Other common pitfalls include:
- Consuming versus Saving
In our consumer-oriented society, there is an endless supply of really cool “stuff” to buy and enjoy. And since buying and consuming provides instant gratification while saving results in delayed gratification, it’s no wonder we find it harder to save than spend. We’ve found the solution to this dilemma is to set a reasonable savings target every year, while also leaving enough to enjoy some spending. A financial plan is helpful, as it’s hard to know if you’re saving enough without one.
- Who You Hang Around Matters
Don’t minimize the impact friends can have on your emotions, actions, or even your health. For example, one of our clients found that his weekly meetings with his men’s group correlated with a spike in his blood pressure. After discussing with his doctor, he came to realize that the topics covered, which included terrorism and the declining American culture were literally not good for his health! The doctor asked our client to consider giving up his men’s group, to see if things improved. Not only did things improve, but our client is no longer taking his blood pressure medicine. Take time to evaluate if the people you hang around with are uplifting, feeding your spirit and intellect, or if they are inducing depression or panic attacks.
- Bad Investment Decisions
One of the hardest aspects of investing is fighting the human emotions of greed and fear. These can lead to buying “high” and selling “low” – a strategy doomed to failure. In addition, some investors decide to go for higher returns in order to compensate for excessive spending.

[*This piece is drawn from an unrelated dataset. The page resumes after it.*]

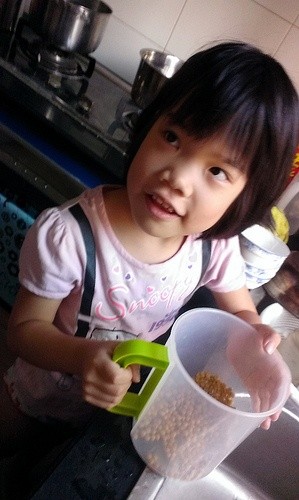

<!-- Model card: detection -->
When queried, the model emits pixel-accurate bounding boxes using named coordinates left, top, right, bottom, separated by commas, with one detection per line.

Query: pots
left=28, top=0, right=113, bottom=54
left=130, top=48, right=184, bottom=109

Higher returns come with higher risk, causing many plans to derail completely. Chasing higher yields in oil and gas master partnerships, junk bonds and preferred shares has led many investors to suffer losses greater than the yield they gained. Others remain in cash, fearful of markets, but guaranteeing themselves a loss of purchasing power. This deep into a bull market, we believe incorporating some defensive strategies along with a focus on high quality diversification, particularly for retirees, is prudent.
There are dozens of other pitfalls, financial and non-financial, to consider. As part of our ongoing financial education, we have developed the Stearns Financial Field Guide Series, a collection of books to help investors avoid future mistakes.
Past performance is no guarantee of future results. This material is not financial advice or an offer to sell any product. This report is for informational purposes only. The statements contained herein are solely based upon the opinions of Stearns Financial Group and the data available at the time of publication of this report, and there is no assurance that any predicted results will actually occur. Stearns Financial Group reserves the right to modify its current investment strategies and techniques based on changing market dynamics or client needs. This report contains no recommendations to buy or sell any specific securities and should not be considered investment advice of any kind. In making an investment decision, individuals should utilize other information sources and the advice of their investment advisor. Information was obtained from third party sources which we believe to be reliable but are not guaranteed as to their accuracy or completeness. Stearns Financial Group is a registered investment advisor. More information about the advisor, including its investment strategies and objectives, are fully described in the firm’s Form ADV Part 2, which is available by calling (336) 230-1811, or can be found by visiting www.stearnsfinancial.com. SFG-17-119
Stearns Financial Group 1450 Raleigh Road Suite 105 Chapel Hill, NC 27517
StearnsFinancial.com // www.StearnsFinancial.com
919-636-3634 // nationwide 800-881-SFSG (7374)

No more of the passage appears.